It’s sweet vindication for Toyota after the U.S. Department of Transportation said that electric systems and electromagnetic interference played no role in unintended acceleration cases. Reports of runaway cars and the subsequent persecution led the Japanese giant to recall 11 million vehicles worldwide, including nearly 8 million in the US since 2009.

“The jury is back. The verdict is in. There is no electronic-based cause for unintended high-speed acceleration in Toyotas. Period,” said U.S. Transportation Secretary Ray LaHood. “Our conclusion is Toyota’s problems were mechanical, not electrical,” he added, which means that the only proven causes are sticky pedals and floor mats and that all other allegations and testimonies have no basis. Toyota has insisted all along that electronics isn’t the cause of sudden acceleration cases.

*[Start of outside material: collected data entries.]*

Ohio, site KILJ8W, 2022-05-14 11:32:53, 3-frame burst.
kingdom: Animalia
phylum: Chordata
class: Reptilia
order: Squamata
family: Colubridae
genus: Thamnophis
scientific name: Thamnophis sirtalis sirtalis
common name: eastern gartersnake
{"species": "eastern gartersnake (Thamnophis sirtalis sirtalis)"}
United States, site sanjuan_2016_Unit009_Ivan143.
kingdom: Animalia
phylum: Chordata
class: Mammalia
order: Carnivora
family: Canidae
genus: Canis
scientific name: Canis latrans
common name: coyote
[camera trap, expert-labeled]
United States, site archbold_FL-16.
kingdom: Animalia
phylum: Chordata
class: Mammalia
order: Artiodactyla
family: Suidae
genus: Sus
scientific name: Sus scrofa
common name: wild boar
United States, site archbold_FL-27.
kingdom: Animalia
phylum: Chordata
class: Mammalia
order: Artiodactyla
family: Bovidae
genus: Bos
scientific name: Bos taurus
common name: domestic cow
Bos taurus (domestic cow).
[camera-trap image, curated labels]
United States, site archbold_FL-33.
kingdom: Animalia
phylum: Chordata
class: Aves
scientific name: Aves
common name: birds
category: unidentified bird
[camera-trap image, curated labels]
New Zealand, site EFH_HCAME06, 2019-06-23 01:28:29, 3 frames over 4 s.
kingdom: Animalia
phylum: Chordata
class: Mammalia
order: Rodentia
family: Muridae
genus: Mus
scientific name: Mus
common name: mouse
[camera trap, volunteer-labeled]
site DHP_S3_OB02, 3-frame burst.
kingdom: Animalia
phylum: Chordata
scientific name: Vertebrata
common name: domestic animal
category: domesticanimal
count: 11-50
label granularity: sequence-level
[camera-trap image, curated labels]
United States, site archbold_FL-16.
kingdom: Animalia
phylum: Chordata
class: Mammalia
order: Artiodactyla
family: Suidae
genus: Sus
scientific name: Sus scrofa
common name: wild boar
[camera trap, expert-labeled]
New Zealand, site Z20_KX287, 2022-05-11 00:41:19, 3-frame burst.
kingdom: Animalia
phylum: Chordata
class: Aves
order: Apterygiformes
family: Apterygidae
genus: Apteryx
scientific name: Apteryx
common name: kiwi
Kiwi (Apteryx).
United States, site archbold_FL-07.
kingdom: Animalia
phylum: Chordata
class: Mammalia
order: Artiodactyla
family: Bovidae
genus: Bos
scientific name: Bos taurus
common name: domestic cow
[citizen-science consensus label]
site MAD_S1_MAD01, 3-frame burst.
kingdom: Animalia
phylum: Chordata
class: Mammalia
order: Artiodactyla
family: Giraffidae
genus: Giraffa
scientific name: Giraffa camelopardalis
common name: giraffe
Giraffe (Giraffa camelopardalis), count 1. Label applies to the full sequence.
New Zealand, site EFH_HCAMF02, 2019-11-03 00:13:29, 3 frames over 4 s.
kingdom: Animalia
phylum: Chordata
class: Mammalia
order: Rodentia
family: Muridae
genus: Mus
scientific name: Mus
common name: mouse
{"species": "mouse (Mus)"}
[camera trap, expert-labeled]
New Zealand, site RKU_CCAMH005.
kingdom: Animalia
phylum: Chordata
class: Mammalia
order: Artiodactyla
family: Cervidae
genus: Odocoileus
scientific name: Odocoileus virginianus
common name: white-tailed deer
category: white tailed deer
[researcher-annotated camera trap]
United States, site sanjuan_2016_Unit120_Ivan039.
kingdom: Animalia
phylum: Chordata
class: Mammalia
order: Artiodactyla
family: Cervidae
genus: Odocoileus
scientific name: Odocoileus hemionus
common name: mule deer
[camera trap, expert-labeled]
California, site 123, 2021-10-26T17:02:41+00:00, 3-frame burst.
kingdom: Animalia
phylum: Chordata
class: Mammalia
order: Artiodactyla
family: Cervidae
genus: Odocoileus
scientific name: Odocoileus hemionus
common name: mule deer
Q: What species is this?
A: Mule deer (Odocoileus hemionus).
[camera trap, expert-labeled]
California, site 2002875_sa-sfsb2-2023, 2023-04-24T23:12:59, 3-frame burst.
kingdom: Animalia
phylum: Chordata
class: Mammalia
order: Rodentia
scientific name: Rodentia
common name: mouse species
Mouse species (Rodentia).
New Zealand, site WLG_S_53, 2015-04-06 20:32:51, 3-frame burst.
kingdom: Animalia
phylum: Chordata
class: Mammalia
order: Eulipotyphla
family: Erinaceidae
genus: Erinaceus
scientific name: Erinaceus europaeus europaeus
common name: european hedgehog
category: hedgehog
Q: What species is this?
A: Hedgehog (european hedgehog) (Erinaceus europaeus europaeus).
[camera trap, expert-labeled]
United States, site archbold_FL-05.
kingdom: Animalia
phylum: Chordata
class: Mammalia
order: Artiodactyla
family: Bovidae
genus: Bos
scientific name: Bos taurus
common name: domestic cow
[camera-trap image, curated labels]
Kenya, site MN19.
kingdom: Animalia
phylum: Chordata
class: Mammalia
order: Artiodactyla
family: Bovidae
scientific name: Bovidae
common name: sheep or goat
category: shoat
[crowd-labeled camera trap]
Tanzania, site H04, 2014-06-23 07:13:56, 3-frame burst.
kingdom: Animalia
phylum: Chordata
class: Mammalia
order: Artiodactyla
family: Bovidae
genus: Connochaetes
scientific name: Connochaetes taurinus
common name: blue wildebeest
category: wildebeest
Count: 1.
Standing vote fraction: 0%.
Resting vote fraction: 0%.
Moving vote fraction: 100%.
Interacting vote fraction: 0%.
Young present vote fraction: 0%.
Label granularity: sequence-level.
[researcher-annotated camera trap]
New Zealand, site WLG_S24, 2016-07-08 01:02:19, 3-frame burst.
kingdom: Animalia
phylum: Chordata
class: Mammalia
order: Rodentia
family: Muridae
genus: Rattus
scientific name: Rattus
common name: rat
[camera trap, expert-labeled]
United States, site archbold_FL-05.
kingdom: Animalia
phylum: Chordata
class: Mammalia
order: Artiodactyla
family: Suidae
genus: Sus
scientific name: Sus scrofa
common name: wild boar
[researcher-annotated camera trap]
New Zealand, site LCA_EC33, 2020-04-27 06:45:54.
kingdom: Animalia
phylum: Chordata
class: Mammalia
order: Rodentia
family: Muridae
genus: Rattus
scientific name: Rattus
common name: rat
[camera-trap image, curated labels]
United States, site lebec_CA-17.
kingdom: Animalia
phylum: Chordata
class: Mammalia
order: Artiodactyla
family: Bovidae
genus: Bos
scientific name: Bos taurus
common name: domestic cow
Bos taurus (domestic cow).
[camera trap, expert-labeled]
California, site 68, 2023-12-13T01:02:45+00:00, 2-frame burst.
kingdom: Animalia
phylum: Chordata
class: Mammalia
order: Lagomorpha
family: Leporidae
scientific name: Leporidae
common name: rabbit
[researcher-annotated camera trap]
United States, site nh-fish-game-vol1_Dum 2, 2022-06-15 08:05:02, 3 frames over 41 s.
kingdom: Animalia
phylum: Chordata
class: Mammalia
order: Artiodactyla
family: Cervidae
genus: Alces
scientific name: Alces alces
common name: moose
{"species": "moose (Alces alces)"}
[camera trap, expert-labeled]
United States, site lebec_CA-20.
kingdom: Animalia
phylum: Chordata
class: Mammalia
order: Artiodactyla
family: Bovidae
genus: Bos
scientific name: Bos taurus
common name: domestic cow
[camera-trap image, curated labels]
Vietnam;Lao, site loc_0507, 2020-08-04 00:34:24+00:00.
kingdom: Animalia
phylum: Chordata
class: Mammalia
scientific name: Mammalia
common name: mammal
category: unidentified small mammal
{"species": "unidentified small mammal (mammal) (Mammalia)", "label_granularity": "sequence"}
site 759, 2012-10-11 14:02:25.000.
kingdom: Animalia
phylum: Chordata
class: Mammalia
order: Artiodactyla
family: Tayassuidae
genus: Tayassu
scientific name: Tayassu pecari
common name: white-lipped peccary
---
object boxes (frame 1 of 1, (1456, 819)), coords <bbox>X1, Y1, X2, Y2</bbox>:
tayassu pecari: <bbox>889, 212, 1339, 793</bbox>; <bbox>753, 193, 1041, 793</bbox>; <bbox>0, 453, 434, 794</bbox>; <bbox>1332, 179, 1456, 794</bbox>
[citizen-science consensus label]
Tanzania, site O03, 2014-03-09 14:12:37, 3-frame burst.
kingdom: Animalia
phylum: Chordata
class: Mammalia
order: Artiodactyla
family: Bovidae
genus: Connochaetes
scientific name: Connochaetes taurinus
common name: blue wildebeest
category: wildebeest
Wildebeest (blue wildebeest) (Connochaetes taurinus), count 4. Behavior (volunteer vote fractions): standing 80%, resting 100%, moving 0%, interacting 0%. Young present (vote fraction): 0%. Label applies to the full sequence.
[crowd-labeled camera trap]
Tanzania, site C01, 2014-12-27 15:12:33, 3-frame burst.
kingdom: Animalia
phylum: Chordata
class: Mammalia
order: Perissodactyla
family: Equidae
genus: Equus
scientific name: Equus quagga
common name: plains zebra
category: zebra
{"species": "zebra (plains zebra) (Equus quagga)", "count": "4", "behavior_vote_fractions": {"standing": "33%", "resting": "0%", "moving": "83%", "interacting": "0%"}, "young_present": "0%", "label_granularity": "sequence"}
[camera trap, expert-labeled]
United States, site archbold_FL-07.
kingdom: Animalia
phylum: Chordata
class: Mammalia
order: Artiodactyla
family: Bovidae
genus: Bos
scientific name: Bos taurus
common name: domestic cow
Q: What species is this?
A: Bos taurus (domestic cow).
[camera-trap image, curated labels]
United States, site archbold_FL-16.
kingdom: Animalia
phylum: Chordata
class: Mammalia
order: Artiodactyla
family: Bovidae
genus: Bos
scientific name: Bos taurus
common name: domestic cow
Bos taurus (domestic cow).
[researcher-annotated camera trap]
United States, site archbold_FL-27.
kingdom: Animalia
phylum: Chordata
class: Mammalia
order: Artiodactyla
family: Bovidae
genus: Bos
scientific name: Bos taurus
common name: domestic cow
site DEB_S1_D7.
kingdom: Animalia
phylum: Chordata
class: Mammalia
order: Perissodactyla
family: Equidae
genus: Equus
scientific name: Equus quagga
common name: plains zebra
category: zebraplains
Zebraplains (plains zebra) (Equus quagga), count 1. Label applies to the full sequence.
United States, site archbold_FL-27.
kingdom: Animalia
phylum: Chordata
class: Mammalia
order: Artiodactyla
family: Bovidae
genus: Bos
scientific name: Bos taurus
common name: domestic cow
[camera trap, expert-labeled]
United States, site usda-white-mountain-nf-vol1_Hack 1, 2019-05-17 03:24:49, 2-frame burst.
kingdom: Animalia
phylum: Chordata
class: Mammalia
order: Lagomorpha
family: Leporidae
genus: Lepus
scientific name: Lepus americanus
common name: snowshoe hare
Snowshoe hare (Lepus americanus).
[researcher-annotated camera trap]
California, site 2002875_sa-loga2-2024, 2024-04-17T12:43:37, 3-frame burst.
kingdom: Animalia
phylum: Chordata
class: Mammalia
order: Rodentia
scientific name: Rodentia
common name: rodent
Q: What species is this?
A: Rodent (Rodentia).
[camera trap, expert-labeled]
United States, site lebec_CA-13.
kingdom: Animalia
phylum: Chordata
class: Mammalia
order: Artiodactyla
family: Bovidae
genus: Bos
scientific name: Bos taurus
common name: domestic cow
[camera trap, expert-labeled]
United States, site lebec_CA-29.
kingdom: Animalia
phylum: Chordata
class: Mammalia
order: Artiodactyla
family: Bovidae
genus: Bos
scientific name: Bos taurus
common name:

The National Highway Traffic Safety Administration (NHTSA) launched a study on the matter 10 months ago as requested by Congress, which sought evidence to back its believe that electronics or software was the problem. “Just about every member of Congress that questioned me said ‘It’s got to be electronics’,” LaHood was quoted as saying.

With the help of NASA engineers, the study sought to determine if cases of unintended acceleration in Toyota/Lexus vehicles were caused by something other than sticky pedals and trapped floor mats. The folks at NASA examined nine vehicles with alleged braking problems and subjected them to electromagnetic interference testing. They also looked at 280,000 lines of software codes to detect any flaws that could disrupt the electronic throttle control.

“Everything is data-based. It’s not made up. It’s not based on emotion. It’s not based on some story somebody told us,” LaHood said. Interestingly, his own daughter recently bought a 2011 Toyota Sienna. “She wanted an ironclad guarantee from me that her vehicle was going to be safe. I told me daughter that she should buy the Toyota, which she did,” the Transportation Secretary revealed.